For this exercise, retype all the data exactly and exclude every image.

## EXCERPTED RECORDS:
----------

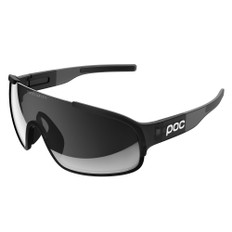 POC Crave Sunglasses with Brown/Light Silver Mirror Lens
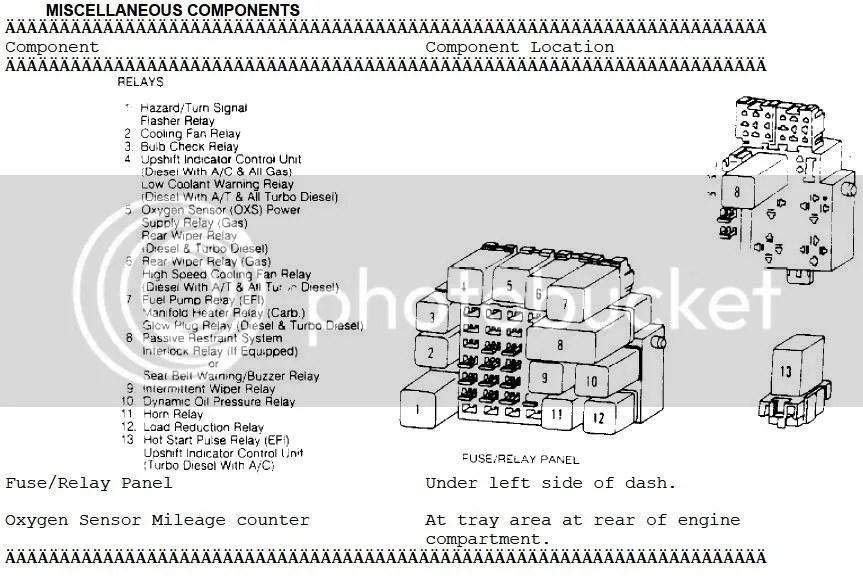 2007 Vw Gti Wiring Diagrams. Diagram. Auto Wiring Diagram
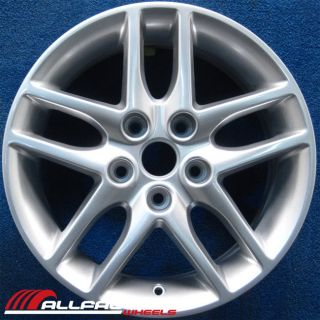 "Ford Fusion Mercury Milan 16"" 2010 2011 2012 10 11 12 Factory Wheel Rim 3798"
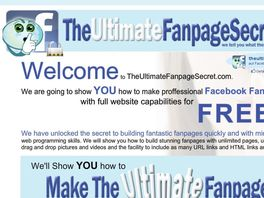 Go to: Make The Ultimate Facebook Fanpage Site For Free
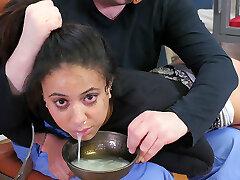 Nasty tiny slave girl gets ass beaten while slurping cum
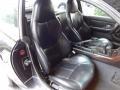 1999 BMW Z3 Black Interior Front Seat Photo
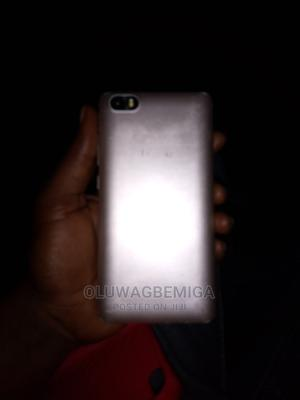 Tecno F1 8 GB Gold   Mobile Phones for sale in Kwara State, Ilorin South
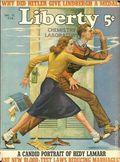 Liberty (1924-1950 Macfadden) Vol. 15 #51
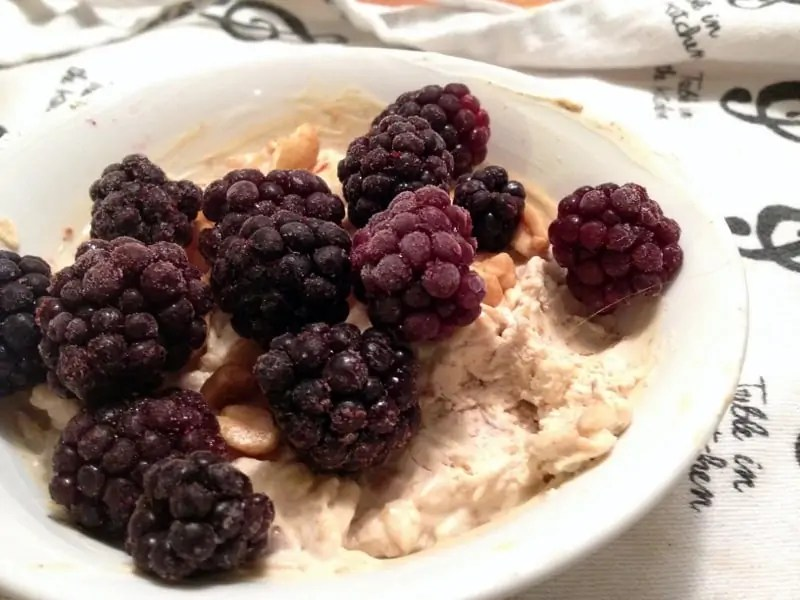 overnight oats breakfast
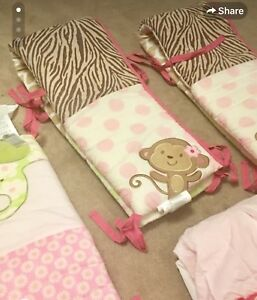 Caters baby girl bedding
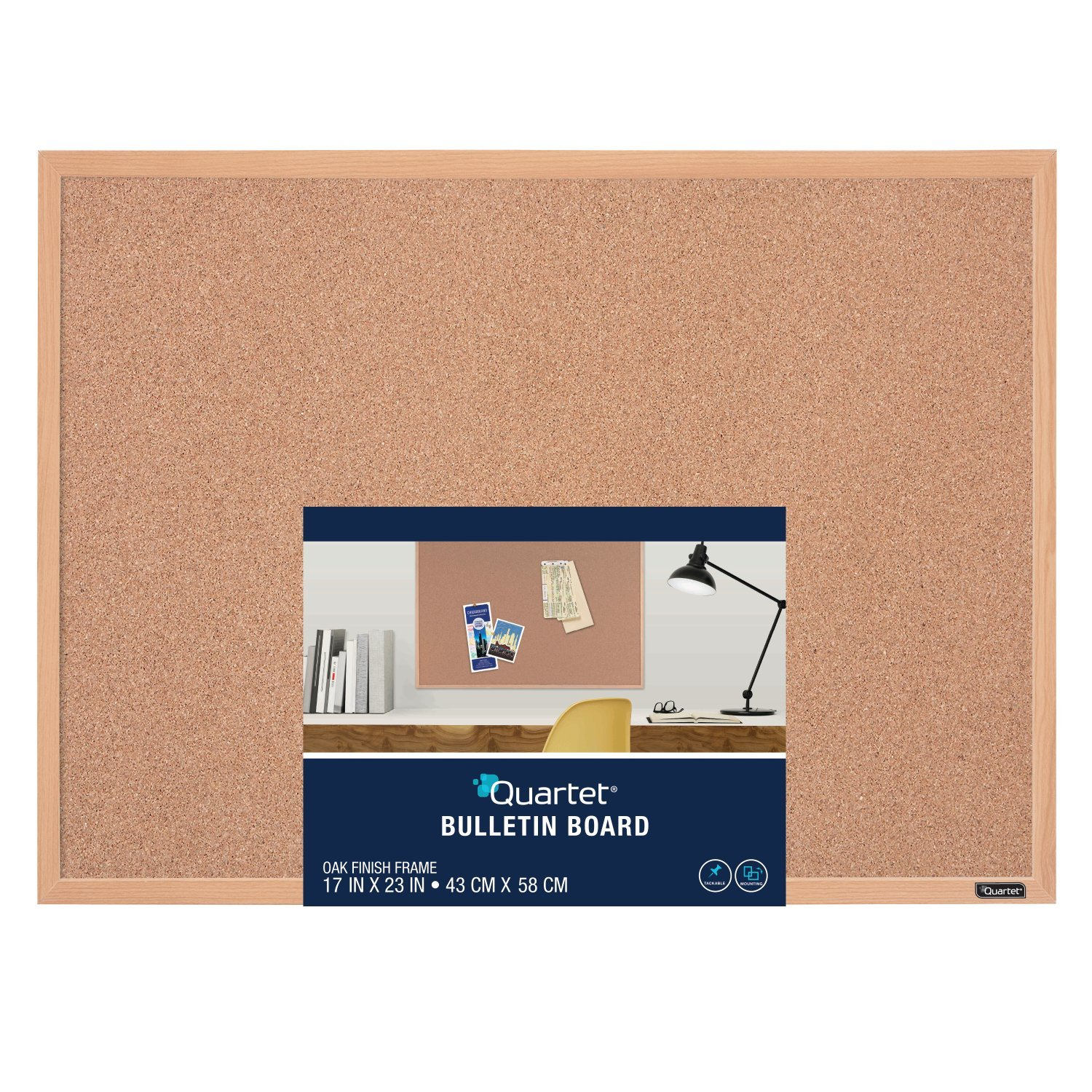 Quartet Cork Bulletin Board, 17 x 23 Inches, Oak Finish Frame (35-380342Q)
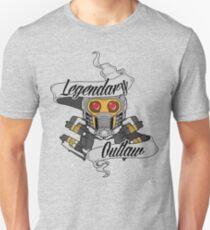 Legendary Outlaw Unisex T-Shirt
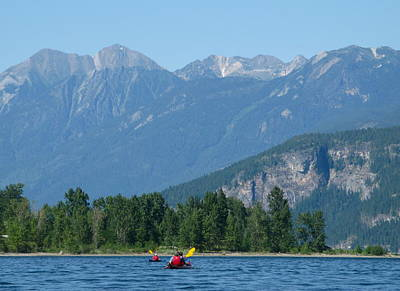 Photograph - Paddling In The Kootenays by Cathie Douglas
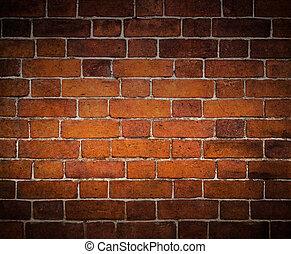pared, ladrillo, viejo, plano de fondo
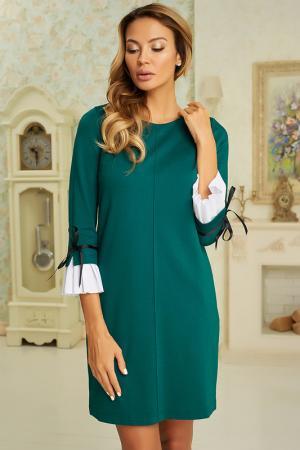 Платье Vittoria Vicci. Цвет: темно-зеленый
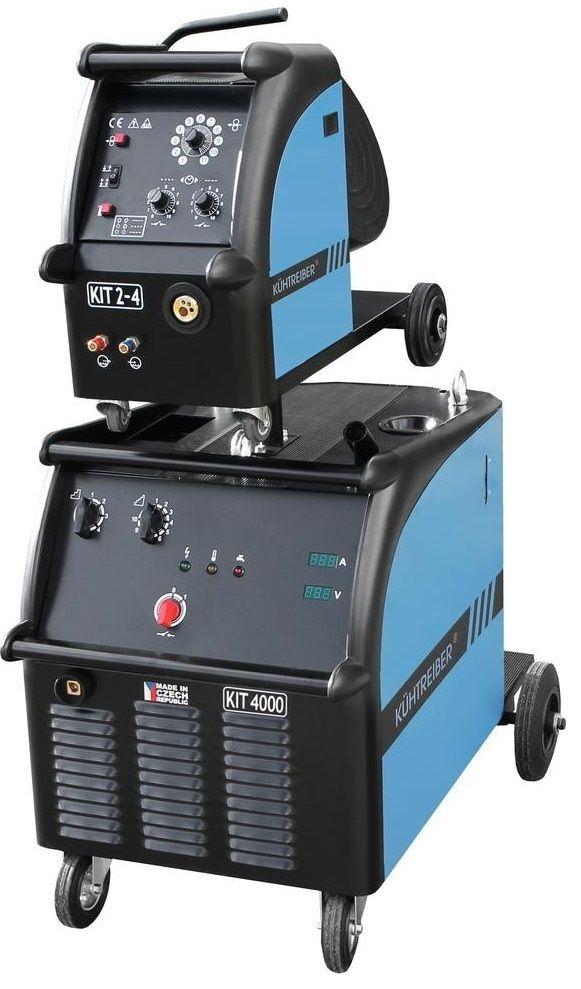 Kühtreiber KIT 4000WS Standard /podavač 4kladka/ - svařovací poloautomat MIG MAG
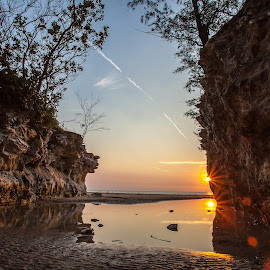 Dripstone Sunset by David Millard - Landscapes Sunsets & Sunrises ( water, reflection, cliffs, sunset, beach, darwin, dripstone )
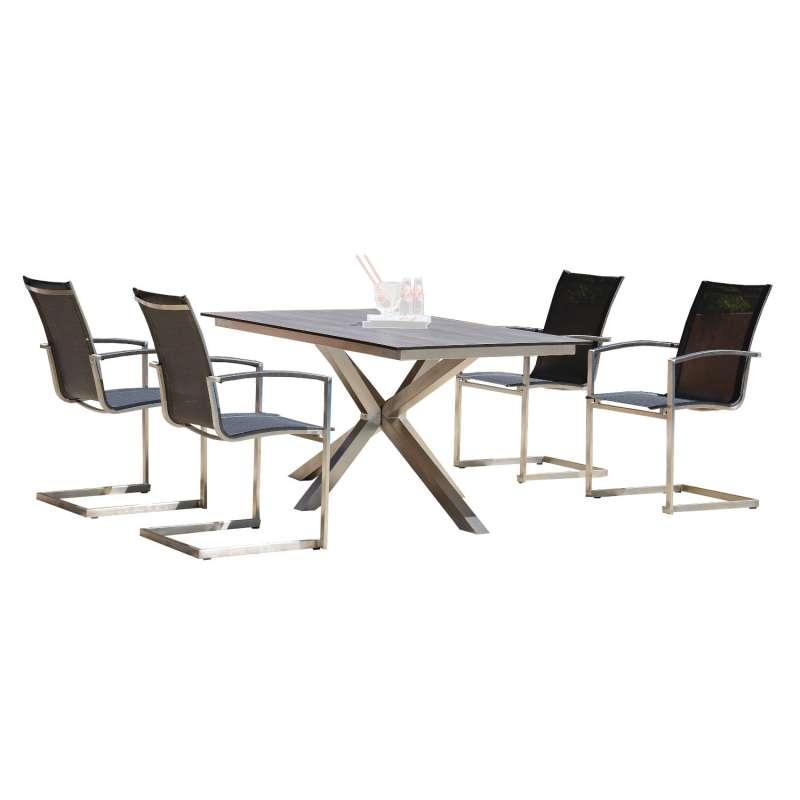 Sonnenpartner 5-teilige Sitzgruppe Millenium & Base-Spectra diagonal 160x90 cm Edelstahl mit Textile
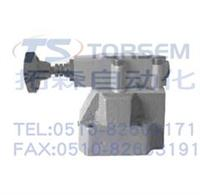 DR20-1-30B/100Y,DR20-1-30B/100YM,先导式减压阀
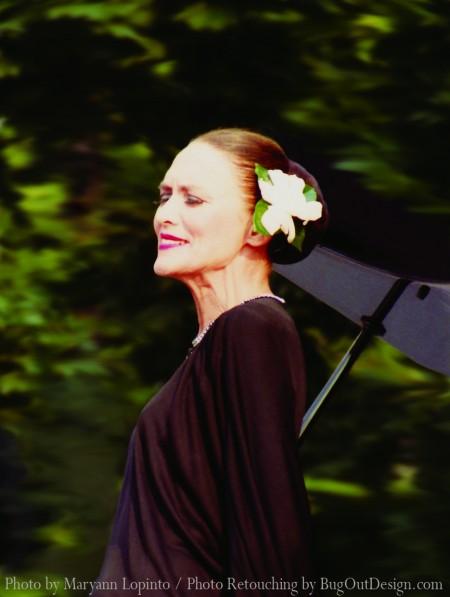 Iconic Julie Wilson Slated for Tribute at Iridium Jazz Club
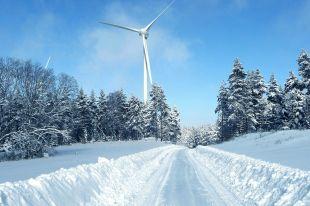 Contrecoeur étudie la possibilité d'implanter des éoliennes sur son territoire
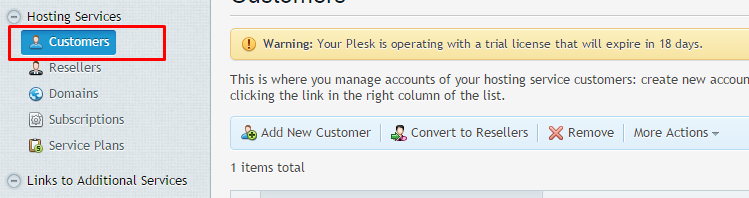 How to change the Plesk user password in Plesk 12 (Windows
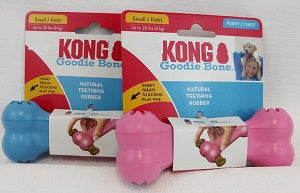 Kong Goodie bones small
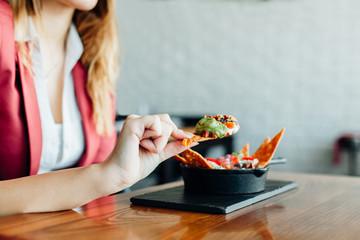 Woman enjoying in food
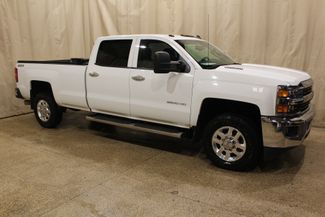 2015 Chevrolet Silverado 2500HD Long Box 4x4 Diesel LT in Roscoe IL, 61073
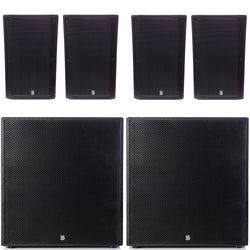 "Big Gig Rig 24 - Passive 3200w RMS 4 10"" Tops And 18"" Subwoofer PA System (1)"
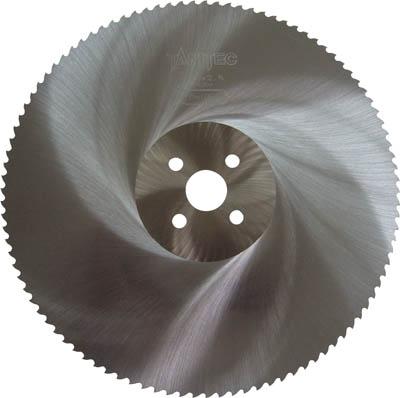 タニ メタルソー MSS250x2.0x3P高速電機・日立工機兼用【M250X20X32X3】(切断用品・メタルソー)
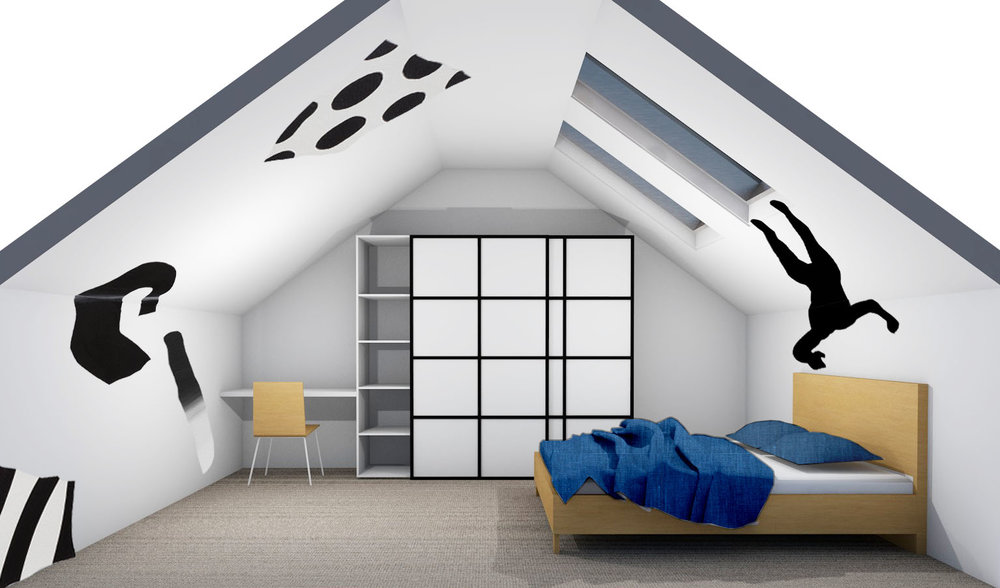 ARTISTS IMPRESSION | Conceptual  rendering of the design proposal for Bedroom 1| by Amber Road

----------

## REPLY TO THE TASK:
 POC Crave Sunglasses with Brown/Light Silver Mirror Lens
 2007 Vw Gti Wiring Diagrams. Diagram. Auto Wiring Diagram
 "Ford Fusion Mercury Milan 16"" 2010 2011 2012 10 11 12 Factory Wheel Rim 3798"
 Go to: Make The Ultimate Facebook Fanpage Site For Free
 Nasty tiny slave girl gets ass beaten while slurping cum
 1999 BMW Z3 Black Interior Front Seat Photo
 Tecno F1 8 GB Gold   Mobile Phones for sale in Kwara State, Ilorin South
 Liberty (1924-1950 Macfadden) Vol. 15 #51
 overnight oats breakfast
 Caters baby girl bedding
 Quartet Cork Bulletin Board, 17 x 23 Inches, Oak Finish Frame (35-380342Q)
 Legendary Outlaw Unisex T-Shirt
 Photograph - Paddling In The Kootenays by Cathie Douglas
pared, ladrillo, viejo, plano de fondo
 Платье Vittoria Vicci. Цвет: темно-зеленый
 Kühtreiber KIT 4000WS Standard /podavač 4kladka/ - svařovací poloautomat MIG MAG
 Dripstone Sunset by David Millard - Landscapes Sunsets & Sunrises ( water, reflection, cliffs, sunset, beach, darwin, dripstone )
 Sonnenpartner 5-teilige Sitzgruppe Millenium & Base-Spectra diagonal 160x90 cm Edelstahl mit Textile
 DR20-1-30B/100Y,DR20-1-30B/100YM,先导式减压阀
 Iconic Julie Wilson Slated for Tribute at Iridium Jazz Club
 Contrecoeur étudie la possibilité d'implanter des éoliennes sur son territoire
 How to change the Plesk user password in Plesk 12 (Windows
 Kong Goodie bones small
 Woman enjoying in food
 2015 Chevrolet Silverado 2500HD Long Box 4x4 Diesel LT in Roscoe IL, 61073
 "Big Gig Rig 24 - Passive 3200w RMS 4 10"" Tops And 18"" Subwoofer PA System (1)"
 タニ メタルソー MSS250x2.0x3P高速電機・日立工機兼用【M250X20X32X3】(切断用品・メタルソー)
 ARTISTS IMPRESSION | Conceptual  rendering of the design proposal for Bedroom 1| by Amber Road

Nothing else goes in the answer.